Render this sentence from the essay on menstrual cycles into Spanish: "I love that every month I release, physically, spiritually and creatively."

[Passage]:
########

Ceremony 4: I Love My (self), Period.

Picture "How might it have been different for you,
if, on your first menstrual day your mother had given you
a bouquet of flowers and taken you to lunch
and then the two of you had gone
to meet your father at the jeweller,
where your ears were pierced,
and your father bought you your first pair of earings,
and then you went with a few of your friends and your mother's friends to get your first lip colouring;

and then you went,
for the very first time,
to the Women's Lodge,
to learn
the Wisdom of the Women?

How might your life be different?"

(From Circle of Stones - by Judith Duerk)
Picture I love my blood.  

I love that every month I release, physically, spiritually and creatively.  

I love that within me, within all of us, somewhere, is a memory of being carried, nourished and protected within the tremendous power of our mother's womb. 

I love my womb, my ovaries, my cycles, and I love how learning about my cyclic potential, reserving space for my experience each month, and honoring all women with these practices has absolutely transformed my living and experience.  

When I live in accord with my natural rhythms I am energized, engaged, creative, super happy and grateful at each turn.

Then, there's this week. Picture I caught the flu.  Long story, but I've been working through some lingering toxins and negativity from my most recent transition.  I needed to sit, be, and purge.  Then my husband got sick.  And my daughter.  And today my stepdaughter is home with a new virus.  Meanwhile I've been bleeding.  My usual practices and habits, so carefully built over years, were flushed away.  I was living in the old way, a pattern of demand and denial.  Where what presses on us requires that we deny ourselves, the innateness of our womanhood.  And you know what?  It sucks.

Can anyone relate?

I have two daughters and a son.  Soon the girls will be bleeding, too, and we've had a lot of talk about rites of passage, rituals for cycles, what menstruation means, why it is vital to the species, that sort of thing.

########

[Data for analysis]:
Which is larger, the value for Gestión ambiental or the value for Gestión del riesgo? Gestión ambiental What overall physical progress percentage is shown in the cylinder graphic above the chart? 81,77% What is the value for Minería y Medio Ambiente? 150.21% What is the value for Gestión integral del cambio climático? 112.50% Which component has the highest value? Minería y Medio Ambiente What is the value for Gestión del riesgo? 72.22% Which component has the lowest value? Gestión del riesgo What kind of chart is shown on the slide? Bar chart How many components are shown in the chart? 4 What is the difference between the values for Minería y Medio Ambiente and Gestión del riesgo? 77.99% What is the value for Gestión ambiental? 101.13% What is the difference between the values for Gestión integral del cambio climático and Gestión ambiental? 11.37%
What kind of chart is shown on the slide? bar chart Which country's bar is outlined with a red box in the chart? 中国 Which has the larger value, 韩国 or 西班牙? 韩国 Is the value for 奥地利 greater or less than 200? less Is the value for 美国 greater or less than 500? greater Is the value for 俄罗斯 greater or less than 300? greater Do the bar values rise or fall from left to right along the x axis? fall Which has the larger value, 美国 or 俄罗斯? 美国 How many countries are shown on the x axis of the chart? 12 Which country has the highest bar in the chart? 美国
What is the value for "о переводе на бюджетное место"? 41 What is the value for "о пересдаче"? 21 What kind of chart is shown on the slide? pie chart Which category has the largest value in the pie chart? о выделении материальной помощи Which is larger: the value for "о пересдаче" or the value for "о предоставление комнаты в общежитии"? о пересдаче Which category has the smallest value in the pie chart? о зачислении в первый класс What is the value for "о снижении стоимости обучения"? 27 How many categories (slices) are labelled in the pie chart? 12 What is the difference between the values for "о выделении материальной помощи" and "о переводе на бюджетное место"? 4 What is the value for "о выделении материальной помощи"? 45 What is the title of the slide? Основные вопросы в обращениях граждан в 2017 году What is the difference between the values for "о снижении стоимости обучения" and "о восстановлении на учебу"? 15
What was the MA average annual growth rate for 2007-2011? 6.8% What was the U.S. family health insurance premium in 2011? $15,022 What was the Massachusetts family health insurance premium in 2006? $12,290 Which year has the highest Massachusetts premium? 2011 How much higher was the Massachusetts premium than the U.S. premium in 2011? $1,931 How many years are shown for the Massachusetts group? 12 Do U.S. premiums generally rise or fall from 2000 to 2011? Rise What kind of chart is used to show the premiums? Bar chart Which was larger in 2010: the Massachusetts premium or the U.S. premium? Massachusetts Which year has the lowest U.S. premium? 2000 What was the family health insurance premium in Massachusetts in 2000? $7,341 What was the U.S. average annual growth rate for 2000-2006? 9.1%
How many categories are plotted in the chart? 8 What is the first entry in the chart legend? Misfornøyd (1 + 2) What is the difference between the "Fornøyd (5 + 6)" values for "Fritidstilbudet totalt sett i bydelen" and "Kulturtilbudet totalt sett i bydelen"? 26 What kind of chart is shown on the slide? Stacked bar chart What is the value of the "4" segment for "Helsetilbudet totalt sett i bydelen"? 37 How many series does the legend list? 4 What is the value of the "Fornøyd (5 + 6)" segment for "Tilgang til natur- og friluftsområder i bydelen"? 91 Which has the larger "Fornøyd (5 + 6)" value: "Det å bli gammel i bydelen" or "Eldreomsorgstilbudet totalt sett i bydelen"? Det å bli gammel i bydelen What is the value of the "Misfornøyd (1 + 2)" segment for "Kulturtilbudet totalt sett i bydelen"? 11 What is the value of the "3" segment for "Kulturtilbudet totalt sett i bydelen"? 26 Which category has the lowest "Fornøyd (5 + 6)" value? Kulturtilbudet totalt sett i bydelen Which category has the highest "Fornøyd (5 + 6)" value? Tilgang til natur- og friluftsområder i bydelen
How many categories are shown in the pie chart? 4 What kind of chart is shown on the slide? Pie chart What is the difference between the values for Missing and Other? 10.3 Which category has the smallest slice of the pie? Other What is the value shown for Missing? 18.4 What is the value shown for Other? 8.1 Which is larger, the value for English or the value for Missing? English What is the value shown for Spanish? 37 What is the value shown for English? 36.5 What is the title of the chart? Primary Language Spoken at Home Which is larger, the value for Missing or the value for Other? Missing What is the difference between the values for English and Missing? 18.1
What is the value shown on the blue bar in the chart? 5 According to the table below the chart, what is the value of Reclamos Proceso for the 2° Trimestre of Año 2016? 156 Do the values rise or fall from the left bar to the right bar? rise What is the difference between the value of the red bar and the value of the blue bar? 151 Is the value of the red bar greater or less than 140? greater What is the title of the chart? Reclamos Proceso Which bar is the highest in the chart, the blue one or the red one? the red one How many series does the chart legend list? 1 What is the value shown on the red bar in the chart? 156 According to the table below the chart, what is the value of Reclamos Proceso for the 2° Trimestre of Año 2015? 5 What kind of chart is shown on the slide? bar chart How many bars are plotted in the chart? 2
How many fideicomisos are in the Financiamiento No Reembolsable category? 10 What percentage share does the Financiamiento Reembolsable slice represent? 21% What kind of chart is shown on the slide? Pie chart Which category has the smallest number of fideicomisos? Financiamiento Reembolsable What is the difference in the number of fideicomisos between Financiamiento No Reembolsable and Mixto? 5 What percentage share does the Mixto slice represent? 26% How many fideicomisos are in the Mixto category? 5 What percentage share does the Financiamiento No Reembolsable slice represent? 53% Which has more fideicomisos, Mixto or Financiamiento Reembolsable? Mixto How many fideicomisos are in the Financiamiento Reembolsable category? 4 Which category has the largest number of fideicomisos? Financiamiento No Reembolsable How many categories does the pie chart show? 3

########

[Task response]:
Me encanta que cada mes libere, física, espiritual y creativamente.